## Aangeleverde tekst
Schermafbeelding 2022-06-07 om 21.06.11.png

Duurzaamheid krijgt een steeds prominentere rol binnen het beleggingsbeleid en de portefeuilleconstructie van asset owners. Gedreven door de klimaatakkoorden, druk vanuit de samenleving alsook het eigen verantwoordelijkheidsgevoel, wordt onder andere de CO₂-voetafdruk van de beleggingsportefeuille steeds vaker gemeten of wordt gestuurd op een reductie ervan.

Echter voor de meeste beleggingsportefeuilles, met daarin allocaties naar verschillende beleggingscategorieën, geldt dat het niet mogelijk is de CO₂-voetafdruk van de beleggingsportefeuille in zijn geheel te bepalen. Daardoor rijst de vraag bij veel asset owners welke delen van de beleggingsportefeuille wel en niet in scope zijn bij de implementatie van een reductiedoelstelling van de CO₂-voetafdruk van de beleggingsportefeuille en hoe dit kan worden vastgesteld.

## Opdracht
Beantwoord alstublieft deze vragen over de aangeleverde tekst:
1. Binnen welke twee zaken van asset owners krijgt duurzaamheid een steeds prominentere rol?
2. Welke drie drijfveren noemt de tekst voor het meten of verlagen van de CO₂-voetafdruk?
3. Voor welke beleggingsportefeuilles is het niet mogelijk de CO₂-voetafdruk in zijn geheel te bepalen?
De regels hierna vormen apart materiaal, los van de tekst.

## Aangeleverd materiaal
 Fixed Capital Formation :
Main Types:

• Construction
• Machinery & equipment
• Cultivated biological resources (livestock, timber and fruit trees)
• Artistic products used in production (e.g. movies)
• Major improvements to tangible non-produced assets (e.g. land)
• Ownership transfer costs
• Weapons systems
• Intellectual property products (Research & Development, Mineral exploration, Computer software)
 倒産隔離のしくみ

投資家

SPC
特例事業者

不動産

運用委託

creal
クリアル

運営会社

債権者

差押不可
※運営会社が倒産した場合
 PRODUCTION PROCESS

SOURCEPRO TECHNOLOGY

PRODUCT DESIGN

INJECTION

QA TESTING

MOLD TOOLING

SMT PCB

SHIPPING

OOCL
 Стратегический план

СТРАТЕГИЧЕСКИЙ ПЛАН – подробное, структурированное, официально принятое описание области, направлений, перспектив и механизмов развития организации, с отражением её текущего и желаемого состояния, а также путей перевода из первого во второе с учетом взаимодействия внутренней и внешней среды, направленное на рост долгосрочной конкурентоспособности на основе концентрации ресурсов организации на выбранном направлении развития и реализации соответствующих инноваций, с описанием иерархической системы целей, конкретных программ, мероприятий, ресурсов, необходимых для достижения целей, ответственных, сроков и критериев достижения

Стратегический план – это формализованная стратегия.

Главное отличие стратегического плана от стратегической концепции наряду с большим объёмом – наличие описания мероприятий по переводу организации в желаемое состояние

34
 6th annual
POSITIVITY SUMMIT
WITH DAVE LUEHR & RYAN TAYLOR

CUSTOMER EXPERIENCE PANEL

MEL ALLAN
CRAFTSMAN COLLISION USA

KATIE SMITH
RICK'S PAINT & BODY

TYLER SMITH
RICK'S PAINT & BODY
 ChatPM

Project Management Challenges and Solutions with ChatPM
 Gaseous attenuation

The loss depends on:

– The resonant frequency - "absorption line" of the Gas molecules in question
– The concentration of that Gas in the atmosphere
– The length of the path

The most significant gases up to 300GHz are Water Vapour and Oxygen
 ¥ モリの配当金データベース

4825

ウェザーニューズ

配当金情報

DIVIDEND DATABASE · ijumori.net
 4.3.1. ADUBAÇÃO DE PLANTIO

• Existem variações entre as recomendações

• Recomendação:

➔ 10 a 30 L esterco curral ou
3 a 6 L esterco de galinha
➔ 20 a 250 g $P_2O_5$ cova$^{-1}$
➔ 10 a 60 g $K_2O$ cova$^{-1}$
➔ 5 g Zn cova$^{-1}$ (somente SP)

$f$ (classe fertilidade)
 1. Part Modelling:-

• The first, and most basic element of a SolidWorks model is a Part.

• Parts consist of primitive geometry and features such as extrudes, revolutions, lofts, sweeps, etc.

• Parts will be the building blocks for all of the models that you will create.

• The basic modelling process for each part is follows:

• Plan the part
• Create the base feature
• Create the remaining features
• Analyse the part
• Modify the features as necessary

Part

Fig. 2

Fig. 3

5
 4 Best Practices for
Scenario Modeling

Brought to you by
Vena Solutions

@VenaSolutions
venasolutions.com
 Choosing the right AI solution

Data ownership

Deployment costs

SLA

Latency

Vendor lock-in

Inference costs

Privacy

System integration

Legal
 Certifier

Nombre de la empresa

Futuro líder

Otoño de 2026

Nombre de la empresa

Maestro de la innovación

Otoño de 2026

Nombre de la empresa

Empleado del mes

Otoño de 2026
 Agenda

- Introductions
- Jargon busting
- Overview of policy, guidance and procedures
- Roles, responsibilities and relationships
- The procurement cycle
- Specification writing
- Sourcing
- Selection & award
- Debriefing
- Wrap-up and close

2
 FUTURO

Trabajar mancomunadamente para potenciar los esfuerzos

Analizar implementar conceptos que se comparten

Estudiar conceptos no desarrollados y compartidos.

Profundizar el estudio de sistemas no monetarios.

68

## Uitwerking
1. Het beleggingsbeleid en de portefeuilleconstructie.
2. De klimaatakkoorden, druk vanuit de samenleving en het eigen verantwoordelijkheidsgevoel.
3. Voor de meeste beleggingsportefeuilles, met daarin allocaties naar verschillende beleggingscategorieën.